Jakarta (ANTARA News) - Konfederasi Serikat Pekerja Seluruh Indonesia mendesak pemerintah untuk menghapus sistem kerja "outsourcing" atau tenaga lepas kontrak karena banyak penyimpangan dalam penerapannya yang memunculkan keresahan kaum pekerja.

Ketua Umum DPP Konfederasi Serikat Pekerja Seluruh Indonesia (KSPSI) Mathias Tambing di Jakarta, Jumat, mengatakan, konfederasi serikat pekerja/buruh menentang outsorcing yang tercantum dalam pasal 64-66 UU No.13/2003 meski pemberlakuannya didasari berbagai alasan.

Serikat pekerja memandang pemberlakukan sistem itu sebagai pemberlakuan perbudakan baru di era modern.

"Serikat pekerja/buruh masih terus berjuang agar sistem kerja outsourcing segera dihapuskan," kata Tambing. Dia menilai sistem tersebut tidak memberikan jaminan terhadap kelangsungan karier maupun masa depan pekerja.

Sementara mantan Menteri Penerangan Yunus Yosfiah mengimbau kaum pekerja tidak memaki-maki dan berlaku anarkis dalam menyampaikan aspirasinya.

"Meski hidup susah, tapi perilaku buruh tidak boleh anarkis.

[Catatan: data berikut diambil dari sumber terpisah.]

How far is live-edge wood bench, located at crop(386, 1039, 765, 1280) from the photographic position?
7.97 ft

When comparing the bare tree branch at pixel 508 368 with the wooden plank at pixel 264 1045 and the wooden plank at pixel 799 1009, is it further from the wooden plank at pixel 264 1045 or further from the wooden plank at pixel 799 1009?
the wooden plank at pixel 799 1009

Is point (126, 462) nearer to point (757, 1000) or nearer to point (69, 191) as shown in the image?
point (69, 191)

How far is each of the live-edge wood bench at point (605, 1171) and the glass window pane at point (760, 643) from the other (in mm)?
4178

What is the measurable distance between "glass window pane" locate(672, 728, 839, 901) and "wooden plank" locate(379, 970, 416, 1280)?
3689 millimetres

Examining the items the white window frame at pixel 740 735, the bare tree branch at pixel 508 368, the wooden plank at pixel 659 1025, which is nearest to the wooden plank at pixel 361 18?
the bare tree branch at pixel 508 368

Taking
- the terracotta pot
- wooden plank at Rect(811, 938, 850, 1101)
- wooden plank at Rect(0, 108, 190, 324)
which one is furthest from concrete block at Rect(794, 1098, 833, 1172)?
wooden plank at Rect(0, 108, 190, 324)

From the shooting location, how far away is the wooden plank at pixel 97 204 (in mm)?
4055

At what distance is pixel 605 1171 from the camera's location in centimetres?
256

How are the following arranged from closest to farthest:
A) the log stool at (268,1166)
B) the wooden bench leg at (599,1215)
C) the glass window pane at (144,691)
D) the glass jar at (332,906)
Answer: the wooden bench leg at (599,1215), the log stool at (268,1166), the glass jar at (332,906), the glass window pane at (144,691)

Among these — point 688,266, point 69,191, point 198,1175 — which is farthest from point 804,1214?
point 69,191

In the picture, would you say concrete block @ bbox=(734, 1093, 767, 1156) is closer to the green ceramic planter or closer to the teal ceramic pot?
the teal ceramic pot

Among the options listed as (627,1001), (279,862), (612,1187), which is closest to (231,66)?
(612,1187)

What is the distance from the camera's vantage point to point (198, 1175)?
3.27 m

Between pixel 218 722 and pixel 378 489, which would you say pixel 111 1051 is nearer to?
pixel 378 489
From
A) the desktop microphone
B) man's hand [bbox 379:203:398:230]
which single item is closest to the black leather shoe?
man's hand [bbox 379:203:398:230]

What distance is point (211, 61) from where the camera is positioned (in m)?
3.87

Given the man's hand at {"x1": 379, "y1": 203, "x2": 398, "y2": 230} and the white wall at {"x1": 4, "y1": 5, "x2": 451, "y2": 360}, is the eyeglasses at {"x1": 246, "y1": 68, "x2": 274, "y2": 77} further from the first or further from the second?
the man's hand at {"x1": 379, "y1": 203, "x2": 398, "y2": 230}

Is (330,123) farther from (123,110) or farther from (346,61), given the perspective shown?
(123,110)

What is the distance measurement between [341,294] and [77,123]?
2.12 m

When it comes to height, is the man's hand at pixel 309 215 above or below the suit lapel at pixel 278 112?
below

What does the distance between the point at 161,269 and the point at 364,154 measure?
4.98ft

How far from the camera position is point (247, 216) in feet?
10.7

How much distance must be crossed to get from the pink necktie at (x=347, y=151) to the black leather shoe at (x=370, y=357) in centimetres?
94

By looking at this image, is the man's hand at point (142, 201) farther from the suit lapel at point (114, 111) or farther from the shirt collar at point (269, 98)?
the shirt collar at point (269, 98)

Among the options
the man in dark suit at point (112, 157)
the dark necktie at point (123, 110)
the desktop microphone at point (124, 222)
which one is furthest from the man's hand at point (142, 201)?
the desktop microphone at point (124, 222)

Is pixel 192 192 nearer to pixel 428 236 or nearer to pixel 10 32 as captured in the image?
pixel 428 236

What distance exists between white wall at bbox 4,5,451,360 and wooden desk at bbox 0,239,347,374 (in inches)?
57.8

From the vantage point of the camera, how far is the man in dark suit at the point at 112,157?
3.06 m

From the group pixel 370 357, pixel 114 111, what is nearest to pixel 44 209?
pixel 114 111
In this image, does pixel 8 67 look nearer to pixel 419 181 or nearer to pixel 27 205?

Tindakan anarkis akan menjadikan pekerja dibenci. Namun jika sopan dan damai maka akan disegani," kata anggota DPR itu.

Yunus dalam siaran pers KSPSI yang diterima di Jakarta, Jumat, menilai ada anggapan salah jika upah/gaji buruh murah dapat menjadikan investor lari.

Gaji buruh berkualitas harus tinggi, kata Yunus, karena akan meningkatkan kinerja dan efisiensi. Cara itu akan menarik investor, seperti di Jerman yang akhirnya unggul di bidang ekspor.

"KSPSI harus menuntut pemerintah segera menaikkan gaji buruh. Jangan mau menerima ketentuan upah minimum karena nilainya rendah," katanya.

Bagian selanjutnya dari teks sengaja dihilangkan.